Federico Sacchi (Polidoro), Silvia Dalla Benetta (Zelmira), Mert Süngü (Ilo), Joshua Stewart (Antenore), Marina Comparato (Emma), Luca Dall’Amico (Leucippo), Xiang Xu (Eacide), Emmanuel Franco (le Grand Prêtre), Chœur de chambre Górecki (Cracovie) et Virtuosi Brunensis, dir. Gianluigi Gelmetti (live en concerts, Bad Wildbad 2017).
Naxos 8.660468-70. Notice et synopsis angl./all. Distr. Outhere.

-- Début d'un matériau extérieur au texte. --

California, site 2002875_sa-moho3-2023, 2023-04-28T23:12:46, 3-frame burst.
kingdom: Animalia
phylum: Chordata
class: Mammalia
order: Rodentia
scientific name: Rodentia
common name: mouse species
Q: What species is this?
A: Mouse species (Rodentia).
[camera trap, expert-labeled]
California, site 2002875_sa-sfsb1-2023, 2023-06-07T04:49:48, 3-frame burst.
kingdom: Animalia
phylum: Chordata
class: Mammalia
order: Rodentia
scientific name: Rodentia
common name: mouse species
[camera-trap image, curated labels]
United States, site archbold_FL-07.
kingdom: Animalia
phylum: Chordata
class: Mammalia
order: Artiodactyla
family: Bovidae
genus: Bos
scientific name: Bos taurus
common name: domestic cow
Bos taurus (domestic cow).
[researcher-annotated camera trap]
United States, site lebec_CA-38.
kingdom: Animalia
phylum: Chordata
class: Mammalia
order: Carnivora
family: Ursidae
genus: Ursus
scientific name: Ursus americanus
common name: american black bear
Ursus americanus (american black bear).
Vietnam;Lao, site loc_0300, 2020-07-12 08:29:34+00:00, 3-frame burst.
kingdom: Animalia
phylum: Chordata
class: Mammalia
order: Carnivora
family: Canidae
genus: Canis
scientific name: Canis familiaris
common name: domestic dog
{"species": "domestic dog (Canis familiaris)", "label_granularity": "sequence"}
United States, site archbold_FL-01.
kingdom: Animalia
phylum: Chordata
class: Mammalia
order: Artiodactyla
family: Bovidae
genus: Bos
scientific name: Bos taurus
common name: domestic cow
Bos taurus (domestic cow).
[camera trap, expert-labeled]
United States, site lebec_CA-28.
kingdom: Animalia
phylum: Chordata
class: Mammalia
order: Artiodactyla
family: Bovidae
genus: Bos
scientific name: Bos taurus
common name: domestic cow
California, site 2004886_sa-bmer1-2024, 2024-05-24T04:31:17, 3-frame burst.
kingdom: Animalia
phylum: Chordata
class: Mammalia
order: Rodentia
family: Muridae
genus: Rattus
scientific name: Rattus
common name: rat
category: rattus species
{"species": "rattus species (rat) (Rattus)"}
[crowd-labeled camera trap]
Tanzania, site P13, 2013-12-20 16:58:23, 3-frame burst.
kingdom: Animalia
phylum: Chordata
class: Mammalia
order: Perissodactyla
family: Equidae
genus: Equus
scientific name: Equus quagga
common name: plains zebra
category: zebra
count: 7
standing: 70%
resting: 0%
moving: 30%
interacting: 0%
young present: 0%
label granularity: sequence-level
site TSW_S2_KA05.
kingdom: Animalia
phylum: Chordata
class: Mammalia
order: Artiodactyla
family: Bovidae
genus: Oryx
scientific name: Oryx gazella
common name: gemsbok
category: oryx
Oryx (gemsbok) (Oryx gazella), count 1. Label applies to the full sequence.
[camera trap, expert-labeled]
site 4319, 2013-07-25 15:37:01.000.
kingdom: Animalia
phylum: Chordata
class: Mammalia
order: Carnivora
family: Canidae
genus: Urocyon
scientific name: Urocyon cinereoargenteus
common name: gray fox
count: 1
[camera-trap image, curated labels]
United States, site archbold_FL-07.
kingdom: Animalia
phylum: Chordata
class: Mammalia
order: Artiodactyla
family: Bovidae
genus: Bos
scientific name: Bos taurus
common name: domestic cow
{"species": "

Dernier opéra napolitain de Rossini, Zelmira fut de fait composé pour Vienne, où une reprise était programmée dès avril 1822, deux mois à peine après la création italienne, par la grâce d’une tournée de la troupe du Teatro San Carlo. La partition mêle une orchestration frappante et une harmonie tourmentée aux attendus de l’opéra seria, parmi lesquels un finale heureux, auréolé à l’origine d’un rondò destiné à la première Zelmira, Isabella Colbran – le rôle sera aussi celui de sa dernière apparition scénique, à Londres en 1824. À Vienne, Rossini ajoute un air pour le personnage secondaire d’Emma ; pour la reprise à Paris en 1826, il modifie aussi le finale pour Giuditta Pasta : un grand air d’esprit plus romantique précède un ensemble en vaudeville. C’est cette mouture parisienne que documente cet enregistrement live du Festival Rossini in Wildbad 2017.
Il y a là bien des qualités, mais aussi bien des défauts – que la perception en direct peut faire oublier grâce au lien immédiat tissé de l’artiste au public, mais que la gravure immortalise et accuse malheureusement. Federico Sacchi dessine un Polidoro (le père de Zelmira et bien-aimé souverain légitime de Lesbos) pénétré et éloquent, mais on regrette que son timbre plein et chaud devienne bâillé dans les aigus. Mert Süngü alterne étrangement une grande insolence d’émission et de vélocité et des passages à vide (principalement dans le médium et le piano) où le soutien faiblit brutalement ; son Ilo (l’époux troyen de Zelmira, ténor « positif »), qui assume les vertiges d’un rôle écrit pour Giovanni David, a du cran mais reste trop inégal. La distribution paraît d’abord judicieuse, qui l’oppose au timbre plus central de Joshua Stewart dans le rôle d’Antenore (ténor « négatif » : il accuse Zelmira de parricide pour conquérir le trône de Lesbos), mais il n’a pas les moyens d’Andrea Nozzari qui créa le rôle : le grave s’évapore, la vocalisation est lourde, l’émission engorgée. Les deux voix féminines sont plus harmonieuses dans leurs qualités, elles aussi d’ailleurs complémentaires : une même chair semble partagée entre le soprano de Silvia Dalla Benetta et le mezzo de Marina Comparato, la première plus brillante, la seconde plus ambrée, princesse et suivante réunies en une agréable sororité de chant (beau duo au II). Mais si Dalla Benetta a du style et de la noblesse, elle n’endosse pas complètement toute la palette vocale d’un rôle destiné à la Colbran et d’une inhabituelle épaisseur (Zelmira est fille, épouse et mère, et en exprime tous les sentiments) ; quant au panache de Comparato, il s’ombre d’un vibrato parfois lâche, notamment dans l’aigu (elle passe néanmoins son air du II avec aplomb).
La direction énergique de Gianluigi Gelmetti frôle parfois la brutalité côté percussions et se trouve fort desservie par un chœur dont les ténors sont aussi peu idiomatiques qu’opératiques et dont les sopranos vrillent l’oreille. Les Virtuosi Brunensis manquent eux aussi d’étoffe pour rendre pleinement justice à l’une des partitions les plus denses de Rossini : les cordes semblent parfois étiques. Un document utile pour comparer les versions de Zelmira et qui témoigne de concerts où l’engagement de chacun ne faisait pas défaut, mais pas une référence à laquelle on reviendrait pour elle-même.